Prior illness and contact with the healthcare system have been identified as possible correlates of health literacy [16], and this review also identified that access to primary health care services and preventive care may be correlates of men’s health knowledge. A disparity exists in access to primary health care services between men and women, particularly younger men [48], with a number of individual, social, systemic and environmental factors potentially impacting on help-seeking behaviours [49]. Given that the association between low health literacy and poorer use of health services is well recognised [46], further research is also warranted to explore the causal relationship between health literacy and access to primary health care services for men. Adopting a ‘gender lens’ may identify alternative health promotion strategies within the primary health care setting to support men to better understand and use health information [24].

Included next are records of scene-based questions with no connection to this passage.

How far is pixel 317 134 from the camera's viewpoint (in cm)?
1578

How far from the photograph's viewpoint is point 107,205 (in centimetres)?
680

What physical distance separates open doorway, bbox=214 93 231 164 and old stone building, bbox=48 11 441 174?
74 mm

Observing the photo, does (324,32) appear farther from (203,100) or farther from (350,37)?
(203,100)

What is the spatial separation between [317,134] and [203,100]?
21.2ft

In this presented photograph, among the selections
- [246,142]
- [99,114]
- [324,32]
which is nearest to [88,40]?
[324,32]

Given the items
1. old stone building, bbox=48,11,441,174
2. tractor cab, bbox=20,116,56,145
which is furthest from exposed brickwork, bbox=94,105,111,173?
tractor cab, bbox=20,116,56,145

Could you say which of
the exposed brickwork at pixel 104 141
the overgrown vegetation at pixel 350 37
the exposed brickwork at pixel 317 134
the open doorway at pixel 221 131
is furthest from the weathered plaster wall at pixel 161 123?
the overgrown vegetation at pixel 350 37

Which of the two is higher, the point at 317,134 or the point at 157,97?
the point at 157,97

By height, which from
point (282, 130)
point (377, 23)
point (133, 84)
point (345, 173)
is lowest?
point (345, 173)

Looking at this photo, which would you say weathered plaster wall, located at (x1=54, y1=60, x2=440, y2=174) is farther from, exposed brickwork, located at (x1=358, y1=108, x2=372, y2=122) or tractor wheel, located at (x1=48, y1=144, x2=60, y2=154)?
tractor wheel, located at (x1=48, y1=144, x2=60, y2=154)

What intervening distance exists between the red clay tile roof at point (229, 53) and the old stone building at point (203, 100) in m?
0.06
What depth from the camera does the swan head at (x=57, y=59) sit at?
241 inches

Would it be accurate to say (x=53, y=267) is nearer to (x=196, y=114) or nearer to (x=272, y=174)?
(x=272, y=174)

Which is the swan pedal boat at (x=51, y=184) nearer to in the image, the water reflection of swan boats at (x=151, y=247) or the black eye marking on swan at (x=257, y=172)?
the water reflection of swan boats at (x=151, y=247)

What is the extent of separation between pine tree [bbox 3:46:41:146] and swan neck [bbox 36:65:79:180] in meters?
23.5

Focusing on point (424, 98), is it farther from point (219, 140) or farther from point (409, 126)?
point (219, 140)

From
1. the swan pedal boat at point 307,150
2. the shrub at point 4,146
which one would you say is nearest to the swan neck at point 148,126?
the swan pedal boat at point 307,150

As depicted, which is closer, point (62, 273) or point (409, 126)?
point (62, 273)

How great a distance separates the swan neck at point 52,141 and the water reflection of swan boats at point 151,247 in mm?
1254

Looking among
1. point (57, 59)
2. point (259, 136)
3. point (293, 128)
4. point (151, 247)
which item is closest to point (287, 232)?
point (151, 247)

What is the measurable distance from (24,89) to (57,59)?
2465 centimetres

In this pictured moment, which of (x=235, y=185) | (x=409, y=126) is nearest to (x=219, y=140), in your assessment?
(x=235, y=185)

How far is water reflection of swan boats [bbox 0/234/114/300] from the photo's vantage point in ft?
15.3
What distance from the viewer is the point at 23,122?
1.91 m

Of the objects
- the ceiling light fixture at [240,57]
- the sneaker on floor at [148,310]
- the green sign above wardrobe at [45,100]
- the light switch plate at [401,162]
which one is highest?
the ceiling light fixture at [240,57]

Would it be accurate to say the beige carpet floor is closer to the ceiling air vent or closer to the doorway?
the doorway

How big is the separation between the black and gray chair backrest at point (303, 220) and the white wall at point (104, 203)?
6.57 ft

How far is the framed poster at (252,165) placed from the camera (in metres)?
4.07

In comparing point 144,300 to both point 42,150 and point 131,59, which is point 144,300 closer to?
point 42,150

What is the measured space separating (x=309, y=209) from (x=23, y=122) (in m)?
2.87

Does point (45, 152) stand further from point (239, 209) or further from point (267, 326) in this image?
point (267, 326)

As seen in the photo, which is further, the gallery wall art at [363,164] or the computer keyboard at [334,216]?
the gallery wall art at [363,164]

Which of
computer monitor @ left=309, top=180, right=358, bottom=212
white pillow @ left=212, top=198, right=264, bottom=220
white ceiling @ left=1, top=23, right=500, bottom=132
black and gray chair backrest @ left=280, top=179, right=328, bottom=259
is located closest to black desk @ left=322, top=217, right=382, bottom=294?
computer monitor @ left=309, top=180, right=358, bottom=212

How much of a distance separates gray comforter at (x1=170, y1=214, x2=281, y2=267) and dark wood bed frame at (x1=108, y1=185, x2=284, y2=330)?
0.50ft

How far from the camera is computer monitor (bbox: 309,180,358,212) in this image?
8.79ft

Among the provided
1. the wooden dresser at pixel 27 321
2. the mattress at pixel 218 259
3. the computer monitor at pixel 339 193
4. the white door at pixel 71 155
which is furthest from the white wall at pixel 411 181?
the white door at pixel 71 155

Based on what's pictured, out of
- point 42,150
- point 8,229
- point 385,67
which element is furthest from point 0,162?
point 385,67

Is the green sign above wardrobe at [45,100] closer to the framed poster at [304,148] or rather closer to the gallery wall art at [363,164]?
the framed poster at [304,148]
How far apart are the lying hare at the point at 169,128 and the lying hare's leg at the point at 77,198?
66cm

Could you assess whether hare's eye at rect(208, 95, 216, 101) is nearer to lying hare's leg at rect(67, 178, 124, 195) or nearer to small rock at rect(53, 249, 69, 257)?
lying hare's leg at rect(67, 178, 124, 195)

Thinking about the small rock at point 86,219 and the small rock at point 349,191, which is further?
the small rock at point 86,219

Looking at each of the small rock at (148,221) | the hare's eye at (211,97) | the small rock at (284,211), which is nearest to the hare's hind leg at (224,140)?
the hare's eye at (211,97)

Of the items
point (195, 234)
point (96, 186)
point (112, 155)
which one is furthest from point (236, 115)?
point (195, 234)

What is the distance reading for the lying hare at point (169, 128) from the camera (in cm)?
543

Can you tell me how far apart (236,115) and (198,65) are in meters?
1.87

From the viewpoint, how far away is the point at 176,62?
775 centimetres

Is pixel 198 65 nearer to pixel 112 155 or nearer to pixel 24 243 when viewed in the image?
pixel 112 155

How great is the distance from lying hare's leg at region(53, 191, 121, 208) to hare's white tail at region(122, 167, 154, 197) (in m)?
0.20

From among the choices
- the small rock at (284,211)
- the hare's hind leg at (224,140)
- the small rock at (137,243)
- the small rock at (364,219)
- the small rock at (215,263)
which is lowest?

While it has been observed that the number of articles concerning health literacy in the academic literature has grown markedly since the 1990s [43], in this review it was found that electronic retrieval of studies on this topic was difficult. It has been claimed as late as 2009 that some authors still did not use the term for relevant articles [30]. This was one reason this review adopted an expanded definition to include the components of health literacy. In spite of this, relevant and useful studies may have been missed because of this diversity in definitions and measures of health literacy. Given the rapid evolution of the concept of health literacy, the 10-year restriction imposed on the search strategy was deemed appropriate and reflects the practice of other systematic reviews [50]. However, this criterion may have excluded research that would have been informative. Likewise, the restriction to articles published in English is common [46], but may again have resulted in the exclusion of useful sources.

Conclusion

Understanding the correlates of men’s health literacy and its components provides knowledge about those areas where policy and practice interventions may be directed to support men’s help-seeking behaviours and health outcomes [24]. The review identified comparatively few and relatively weak quality studies on men’s health literacy, focusing primarily only on knowledge components, despite a broad search strategy. Research on the correlates of health literacy appears to have been hampered by a lack of a consensus understanding of the nature and scope of the term. This lack of consensus has contributed to the absence of a standard measure (or suite of measures) and a conceptual framework concerning health literacy. To better understand the correlates of men’s health literacy and its components, further research is needed to develop the foundations of the health literacy field more broadly with consensus definitions, validated instruments and conceptual frameworks. With these building blocks in place, more focussed and well-designed studies into the correlates of men’s health literacy and its components can be undertaken, to inform evidence-based recommendations for men’s health policy and practice.